Ce n’est pas l’avis de l’avocate de la ville de Pérols. Celle-ci avance que des spectacles taurins ont toujours eu cours dans la commune, dans un joyeux mélange entre tradition camarguaise et tradition espagnole. Or, l’alinéa 11 de l’article 521-1 du Code pénale qui exempt de poursuites pénales les organisateurs et acteurs de tauromachie espagnole dans des régions de tradition locale ininterrompue, ne concerne bien évidemment que la corrida. La bouvine – tradition camarguaise où les animaux ne sont pas mis à mort ni tourmentés au moyen d’armes blanches – n’est de facto pas concernée. C’est ce qu’a rappelé Cyril Vaucelle, adjoint au président, devant les médias en soulignant la dénomination du CRAC Europe qui ne fait référence qu’à la corrida. Il n’empêche que la ville de Pérols a dû fournir à la Justice des preuves d’une tradition de tauromachie espagnole ininterrompue sur son sol. C’est la règle en droit français et c’est heureux : on se doit de prouver ce que l’on avance. C’est ainsi que parmi les pièces produites par la municipalité, une photo de paëlla dégustée à Pérols a été exhibée pour asseoir la corrida dans la place. Le délibéré qui sera rendu sous quinzaine nous apprendra si les magistrats ont été convaincus, ou bien s’ils suivent les travaux juridiques de Madame le rapporteur.

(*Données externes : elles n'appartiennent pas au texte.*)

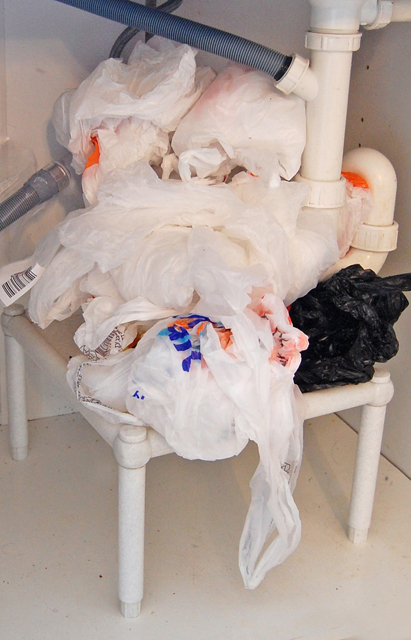 Organizer for plastic bags_004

Jean-Pierre Rico, maire de Pérols, prend la parole dans les médias

Les élus de la majorité municipale à l’initiative du retour de la corrida à Pérols, absents à l’audience, se sont fait entendre par la voix du maire au lendemain des débats. Hélas, toujours aucune preuve sérieuse et tangible de l’ininterruption de la tradition taurine espagnole sur le territoire pérolien. Pire, Maître Hélène Thouy a démontré à l’audience que cette tradition n’existe plus sur l’ensemble de l’agglomération de Montpellier dont Pérols fait partie.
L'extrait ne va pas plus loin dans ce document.